» **Tasks**
(a) Write out everything in the nuclear power text from "But the thorium" down to "from the reactor.", word for word.
(b) According to the nuclear power text, why does France recycle reactor waste into fuel when most countries don't? Answer in one to three sentences.

» **Source extract**

Nuclear is scary, Chernobyl and Fukushima scare people, because radioactivity is black magic, and because of uncontrollable bias against risk.

If you invented a cigarette that's perfectly safe except it explodes killing you once in a million times, it would actually be safer, but people would not smoke it, because we prefer killing ourselves slowly rather than taking a tiny chance of getting a very bad outcome. And that's why we prefer burning fossil fuels that kill us slowly rather than use nuclear power that is perceived as more dangerous.

About the waste:

Nuclear power plants produce horrible waste, but they produce small amount of highly concentrated waste, which makes it easy to process. Oh, and that waste can be recycled to extract the unburnt uranium and plutonium and turn it into fuel. As far as I know, most countries don't do it because making new fuel is cheaper, but France has a factory that does it (we don't like being dependent on other countries for our energy, and we don't have uranium mines).

By comparison, fossil fuels generate massive amount of diffuse waste, CO2, soot, particles, etc. Coal plants actually cause a detectable amount of radioactivity by releasing ashes that contain small amounts of radionucleides, much more than nuclear plants do.

Wind power requires massive amounts of steel and concrete to build, which means CO2 released. It takes years to offset that.

Solar is worse, it takes an absurd amount of time to offset the energy needed to build them, although they're improving fast. And nobody knows what to do with the old ones, as they contain very toxic materials.

Another thing about nuclear: virtually all commercial reactor is built with one objective: make plutonium for bombs. They were designed and built during the cold war, and electricity was just seen as a useful side product. The development of the thorium reactor was dropped they would not produce plutonium but U233, which is not as good for bombs (risk of fizzle, shorter half life), and because the USA wanted to pay off the development costs on PWR. Other countries either didn't care for such a reactor, or didn't have the will to invest the huge effort and money required to make it a reality.

But the thorium reactor has a lot of advantages over PWR, producing much less waste, burning waste from other reactors, using a very common resource. The best advantage is that they don't use pressurized water as a coolant, which means no need for a pressurized vessel that can explode. If the chosen coolant is a molten salt, waste cannot burn and be carried by the wind as it binds to the salt that solidifies when the reactor stops. And with dissolved fuel schemes, entirely passive safety mechanisms can completely stop the reaction and remove the fuel from the reactor.

Dataset entries:
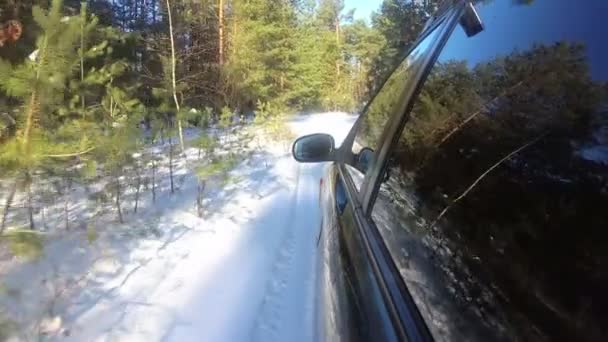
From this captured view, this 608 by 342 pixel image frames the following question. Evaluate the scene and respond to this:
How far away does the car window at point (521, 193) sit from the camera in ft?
1.92

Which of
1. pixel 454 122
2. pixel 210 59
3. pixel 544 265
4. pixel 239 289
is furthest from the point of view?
pixel 210 59

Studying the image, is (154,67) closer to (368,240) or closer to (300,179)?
(300,179)

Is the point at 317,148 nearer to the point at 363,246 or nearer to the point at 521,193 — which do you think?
the point at 363,246

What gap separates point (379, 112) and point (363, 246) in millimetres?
980

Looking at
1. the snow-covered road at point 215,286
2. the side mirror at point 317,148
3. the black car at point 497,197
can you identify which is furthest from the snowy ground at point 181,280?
the black car at point 497,197

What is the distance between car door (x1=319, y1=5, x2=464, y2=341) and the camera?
35.9 inches

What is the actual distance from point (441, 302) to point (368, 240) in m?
0.51

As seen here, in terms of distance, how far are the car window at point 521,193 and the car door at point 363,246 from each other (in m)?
0.07

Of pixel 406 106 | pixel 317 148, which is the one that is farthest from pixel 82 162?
pixel 406 106

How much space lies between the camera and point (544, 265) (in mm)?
613

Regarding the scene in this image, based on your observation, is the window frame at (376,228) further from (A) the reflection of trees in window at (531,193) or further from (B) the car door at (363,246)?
(A) the reflection of trees in window at (531,193)

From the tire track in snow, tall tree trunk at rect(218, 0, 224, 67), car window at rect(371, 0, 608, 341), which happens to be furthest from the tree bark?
tall tree trunk at rect(218, 0, 224, 67)

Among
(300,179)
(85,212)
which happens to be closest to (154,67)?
(300,179)

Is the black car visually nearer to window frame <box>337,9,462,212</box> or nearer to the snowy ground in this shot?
window frame <box>337,9,462,212</box>
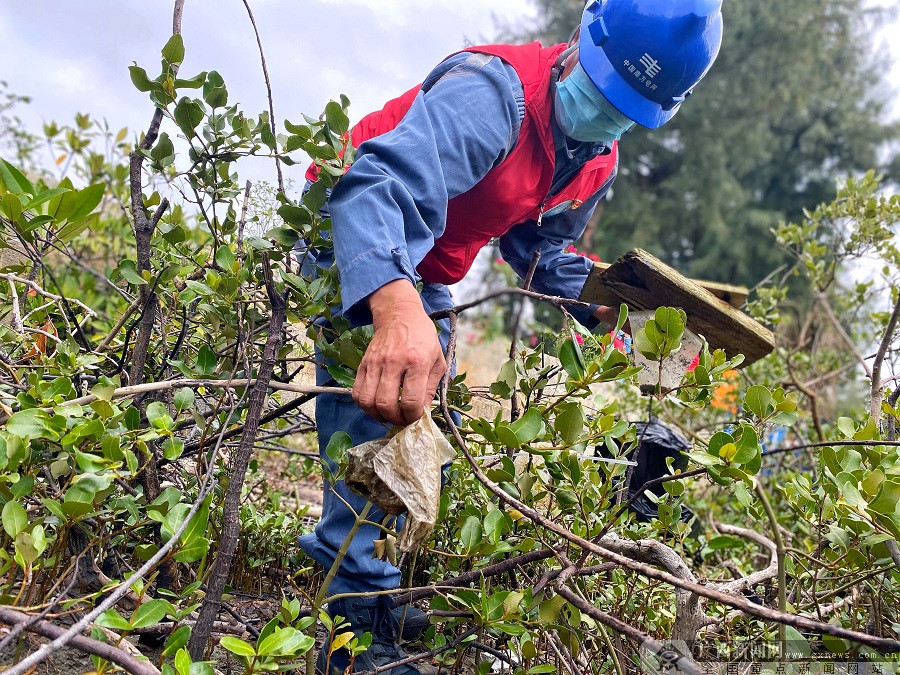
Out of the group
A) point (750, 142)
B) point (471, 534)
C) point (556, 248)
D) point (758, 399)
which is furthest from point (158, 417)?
point (750, 142)

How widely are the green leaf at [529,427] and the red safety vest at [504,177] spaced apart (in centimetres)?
89

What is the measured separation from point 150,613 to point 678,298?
1.37 metres

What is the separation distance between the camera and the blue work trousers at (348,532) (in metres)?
1.80

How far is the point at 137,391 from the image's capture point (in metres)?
1.35

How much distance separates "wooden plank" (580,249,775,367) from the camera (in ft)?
5.95

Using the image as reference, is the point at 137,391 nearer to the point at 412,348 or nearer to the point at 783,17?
the point at 412,348

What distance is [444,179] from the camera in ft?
5.43

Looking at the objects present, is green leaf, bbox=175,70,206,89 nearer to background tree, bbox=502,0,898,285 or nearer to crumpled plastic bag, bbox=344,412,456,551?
crumpled plastic bag, bbox=344,412,456,551

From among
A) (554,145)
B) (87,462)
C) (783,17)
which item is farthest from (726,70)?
(87,462)

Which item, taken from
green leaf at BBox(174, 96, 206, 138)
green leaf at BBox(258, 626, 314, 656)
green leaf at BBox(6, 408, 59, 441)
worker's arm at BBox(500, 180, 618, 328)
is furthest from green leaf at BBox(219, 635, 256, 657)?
worker's arm at BBox(500, 180, 618, 328)

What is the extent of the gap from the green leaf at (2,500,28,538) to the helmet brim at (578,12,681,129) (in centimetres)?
166

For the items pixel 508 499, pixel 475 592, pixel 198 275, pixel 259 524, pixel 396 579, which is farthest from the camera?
pixel 259 524

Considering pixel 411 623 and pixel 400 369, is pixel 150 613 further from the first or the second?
pixel 411 623

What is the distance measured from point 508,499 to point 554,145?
1.28 meters
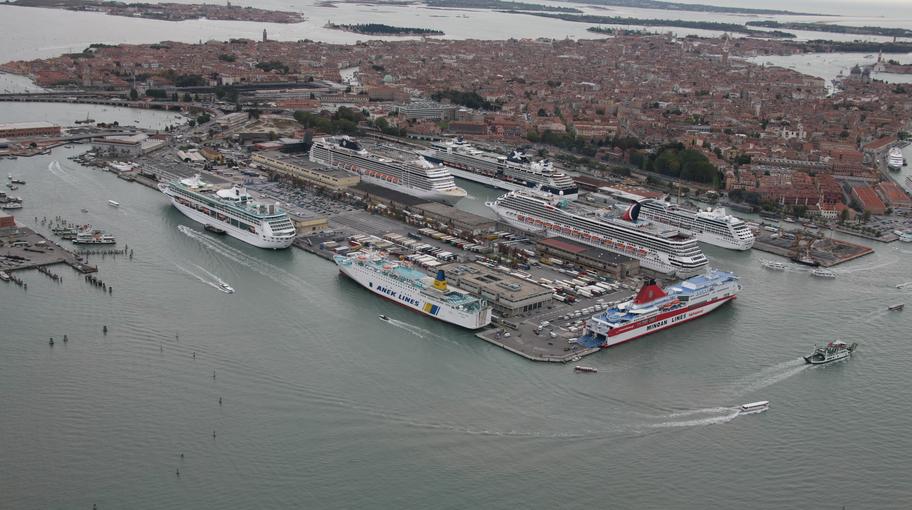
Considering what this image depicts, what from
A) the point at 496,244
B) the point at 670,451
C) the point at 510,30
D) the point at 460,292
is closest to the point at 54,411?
the point at 460,292

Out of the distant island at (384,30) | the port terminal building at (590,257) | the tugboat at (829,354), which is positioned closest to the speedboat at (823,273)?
the port terminal building at (590,257)

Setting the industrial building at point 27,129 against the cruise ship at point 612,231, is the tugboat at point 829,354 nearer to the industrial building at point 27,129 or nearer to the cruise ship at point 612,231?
the cruise ship at point 612,231

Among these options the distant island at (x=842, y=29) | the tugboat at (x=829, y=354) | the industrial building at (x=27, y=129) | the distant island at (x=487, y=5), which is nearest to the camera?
the tugboat at (x=829, y=354)

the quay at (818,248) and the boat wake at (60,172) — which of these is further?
the boat wake at (60,172)

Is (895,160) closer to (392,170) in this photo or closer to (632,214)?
(632,214)

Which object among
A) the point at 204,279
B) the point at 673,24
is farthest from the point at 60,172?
the point at 673,24

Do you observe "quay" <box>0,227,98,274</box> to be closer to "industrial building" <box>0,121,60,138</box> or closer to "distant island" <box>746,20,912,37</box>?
"industrial building" <box>0,121,60,138</box>
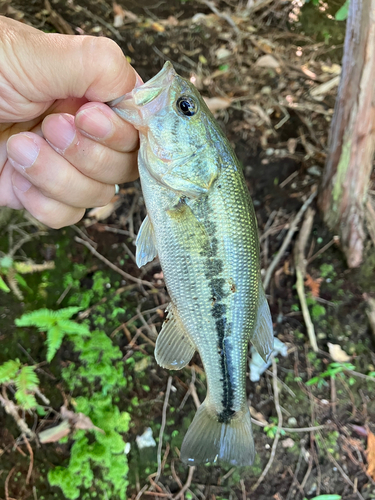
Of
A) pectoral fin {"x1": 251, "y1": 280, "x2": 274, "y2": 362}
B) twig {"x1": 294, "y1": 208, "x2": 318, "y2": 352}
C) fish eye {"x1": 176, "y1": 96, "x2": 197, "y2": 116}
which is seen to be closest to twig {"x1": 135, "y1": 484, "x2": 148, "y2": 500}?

» **Your written answers**
(a)
But the thorium reactor has a lot of advantages over PWR, producing much less waste, burning waste from other reactors, using a very common resource. The best advantage is that they don't use pressurized water as a coolant, which means no need for a pressurized vessel that can explode. If the chosen coolant is a molten salt, waste cannot burn and be carried by the wind as it binds to the salt that solidifies when the reactor stops. And with dissolved fuel schemes, entirely passive safety mechanisms can completely stop the reaction and remove the fuel from the reactor.

(b) Most countries don't recycle it because making new fuel is cheaper. France has a factory that turns the unburnt uranium and plutonium into fuel because it doesn't like depending on other countries for its energy and has no uranium mines.